Pedrosa’s ethos ripples out into many of the national pavilions. It seems to be in vogue this year to pass on your pavilion to another, worthier project: Denmark’s houses photography from Greenland; The Netherlands hosts an art and land reclamation project from the Democratic Republic of Congo; Poland hosts Ukrainian collective Open Group, who have filmed Ukrainian refugees making the sounds of guns and missiles.




There are some powerful moments. ‘Refugee Astronaut’ by British-Nigerian artist Yinka Shinobare strikes exactly the right note at the entrance to the Arsenale, a fragile pilgrim in a strange world. Mataaho Collective’s epic overhead lattice of cargo straps and Dana Awartani’s drapes of mended silks are deeply impressive. The paintings of father and son Santiago and Rember Yahuarcani, from the Uitoto nation of Amazonia, are beautiful and strange. Nil Yalter (winner of a Golden Lion Lifetime Achievement Award) and Bouchra Khalili make powerful work about the migrant experience.
Spain hosts Peruvian artist Sandra Gamarra, who has created a Migrant Art Gallery, a critique of Spanish art history which is heavy on words and angst. Jeffrey Gibson, the first Native American artist to represent the USA in Venice, works with ultra-bright colours, sound-bite style slogans and giant rainbow-clad figures, which seem to sit a little at odds with the seriousness of the history.
Archie Moore, for Australia, who is of Aboriginal heritage, takes the opposite approach. His show, which is entirely in black and white – a memorial for Aboriginal people who died in state custody and a “family tree” going back thousands of years – won the Golden Lion for best pavilion. Israel’s pavilion remains shuttered, with an armed guard outside, after pro-Palestinian protests in the opening week. A notice pledges to reopen “when a ceasefire and hostage release agreement is reached”.

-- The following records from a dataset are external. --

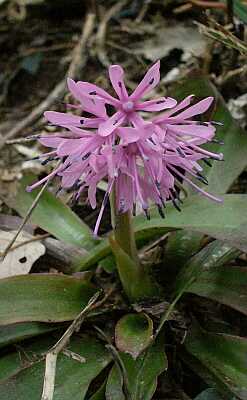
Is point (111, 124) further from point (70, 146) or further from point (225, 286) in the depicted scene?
point (225, 286)

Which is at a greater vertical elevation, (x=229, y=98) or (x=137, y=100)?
(x=137, y=100)

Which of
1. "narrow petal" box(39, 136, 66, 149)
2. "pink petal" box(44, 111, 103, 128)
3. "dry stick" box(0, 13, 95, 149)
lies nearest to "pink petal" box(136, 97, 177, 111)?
"pink petal" box(44, 111, 103, 128)

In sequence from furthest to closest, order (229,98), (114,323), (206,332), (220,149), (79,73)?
(79,73) < (229,98) < (220,149) < (114,323) < (206,332)

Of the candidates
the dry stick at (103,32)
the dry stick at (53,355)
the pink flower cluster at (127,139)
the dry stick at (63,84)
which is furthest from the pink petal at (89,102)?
the dry stick at (103,32)

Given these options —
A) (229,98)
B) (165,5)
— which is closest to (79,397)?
(229,98)

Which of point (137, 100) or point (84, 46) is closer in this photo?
point (137, 100)

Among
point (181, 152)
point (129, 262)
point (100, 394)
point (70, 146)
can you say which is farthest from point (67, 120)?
point (100, 394)

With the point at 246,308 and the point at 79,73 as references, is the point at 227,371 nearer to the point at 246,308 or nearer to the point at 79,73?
the point at 246,308
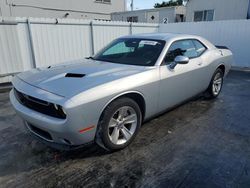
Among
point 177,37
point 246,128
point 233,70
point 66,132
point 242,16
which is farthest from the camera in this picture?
point 242,16

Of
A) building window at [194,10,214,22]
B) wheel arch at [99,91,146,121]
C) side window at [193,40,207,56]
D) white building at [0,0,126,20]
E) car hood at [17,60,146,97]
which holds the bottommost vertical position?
wheel arch at [99,91,146,121]

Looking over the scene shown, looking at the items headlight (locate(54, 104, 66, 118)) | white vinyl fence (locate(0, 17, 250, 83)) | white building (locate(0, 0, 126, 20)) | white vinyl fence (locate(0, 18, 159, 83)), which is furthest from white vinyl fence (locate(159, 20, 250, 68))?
white building (locate(0, 0, 126, 20))

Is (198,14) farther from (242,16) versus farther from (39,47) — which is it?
(39,47)

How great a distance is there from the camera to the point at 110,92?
2.63 meters

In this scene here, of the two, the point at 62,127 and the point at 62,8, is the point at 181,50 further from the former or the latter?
the point at 62,8

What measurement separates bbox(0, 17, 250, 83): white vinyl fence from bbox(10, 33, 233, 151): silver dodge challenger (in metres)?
3.90

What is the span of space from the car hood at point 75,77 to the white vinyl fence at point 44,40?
4122 millimetres

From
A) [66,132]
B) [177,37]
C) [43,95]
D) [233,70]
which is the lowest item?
[233,70]

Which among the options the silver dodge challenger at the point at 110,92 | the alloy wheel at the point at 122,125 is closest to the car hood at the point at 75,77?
the silver dodge challenger at the point at 110,92

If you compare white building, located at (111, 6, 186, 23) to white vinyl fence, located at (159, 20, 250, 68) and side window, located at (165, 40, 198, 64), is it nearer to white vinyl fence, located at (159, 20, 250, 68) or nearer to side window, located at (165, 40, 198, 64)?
white vinyl fence, located at (159, 20, 250, 68)

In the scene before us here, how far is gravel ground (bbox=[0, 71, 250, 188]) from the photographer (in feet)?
8.07

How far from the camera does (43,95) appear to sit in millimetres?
2496

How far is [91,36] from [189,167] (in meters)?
7.13

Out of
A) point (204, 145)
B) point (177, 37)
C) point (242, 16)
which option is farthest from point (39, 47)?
point (242, 16)
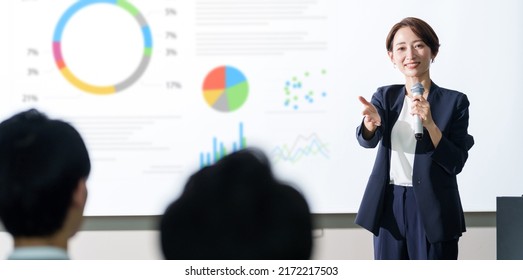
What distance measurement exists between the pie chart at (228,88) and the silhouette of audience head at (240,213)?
2855 millimetres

John Akomfrah, at the British pavilion, makes the most ambitious work of his long career – a suite of nine sound and multiscreen film installations which occupy every inch of the space from the basement to the imposing classical frontage. It’s technically impressive, but the sheer scope of what he tackles – colonialism, forced migration, climate change, landscape, queer rights and more – leaves the viewer in danger of being overwhelmed.

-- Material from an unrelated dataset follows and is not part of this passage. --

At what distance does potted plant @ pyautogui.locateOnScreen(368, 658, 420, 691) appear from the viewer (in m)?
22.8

‘Zhanna Kadyrova’s Russian Contemporary Baroque is a working pipe organ made (in part) with metal from Russian missiles used to bomb Ukraine, a true swords-to-ploughshares moment’
That’s the thing about Venice: you can never take it all in. A few personal highlights, then: Aleksandar Deni?’s imagining (for Serbia) of colonial Europe as a kind of broken down theme park; the delicate paintings of people between work and rest by Romania’s Serban Savu; Pablo Delano’s exploration of US colonialism in Puerto Rico and the tiny landscapes of Austrian outsider artist Leopold Strobl (both in the Central Pavilion); Bulgaria’s off-site show based on the testimonies of survivors of a Communist forced labour camp which only closed in 1989.

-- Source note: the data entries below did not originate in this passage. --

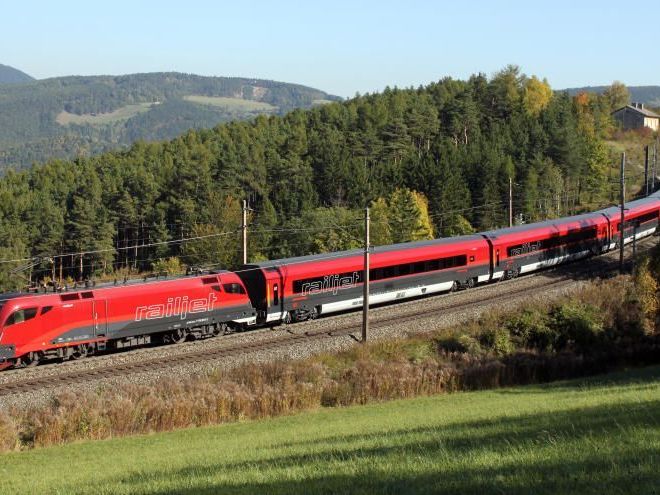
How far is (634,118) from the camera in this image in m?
161

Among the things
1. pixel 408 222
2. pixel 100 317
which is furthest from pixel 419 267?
pixel 408 222

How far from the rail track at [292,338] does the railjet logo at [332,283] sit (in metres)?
1.53

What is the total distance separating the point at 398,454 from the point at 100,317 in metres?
20.7

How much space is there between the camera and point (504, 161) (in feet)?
315

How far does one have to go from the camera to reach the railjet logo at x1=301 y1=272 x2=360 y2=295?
37031mm

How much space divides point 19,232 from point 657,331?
263 feet

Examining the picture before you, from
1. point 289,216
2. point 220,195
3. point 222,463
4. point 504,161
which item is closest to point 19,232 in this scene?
point 220,195

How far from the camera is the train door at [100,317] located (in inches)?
1187

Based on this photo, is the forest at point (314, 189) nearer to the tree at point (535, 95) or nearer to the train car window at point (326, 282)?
the tree at point (535, 95)

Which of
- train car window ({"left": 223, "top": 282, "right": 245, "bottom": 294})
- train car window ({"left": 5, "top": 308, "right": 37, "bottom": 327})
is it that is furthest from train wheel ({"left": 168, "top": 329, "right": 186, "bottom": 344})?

And the beautifully curated collateral show From Ukraine: Dare to Dream, in Palazzo Contarini Polignac on the Grand Canal, supported by the Pinchuk Foundation, which brings together Ukrainian and non-Ukrainian artists in a thoughtful and ultimately uplifting imagining of the future. Shilpa Gupta’s chorus of protest songs, Otobong Nkanga’s monumental tapestry and Yarema Malashchuk’s tender film work about children waking up are just some of the highlights here. Zhanna Kadyrova’s Russian Contemporary Baroque is a working pipe organ made (in part) with metal from Russian missiles used to bomb Ukraine, a true swords-to-ploughshares moment, and a reminder of the transformative power of art.


:: The 60th International Venice Biennale runs until Nov 24, information at www.labiennale.org, From Ukraine: Dare to Dream at Palazzo Contarini Polignac ends Aug 1.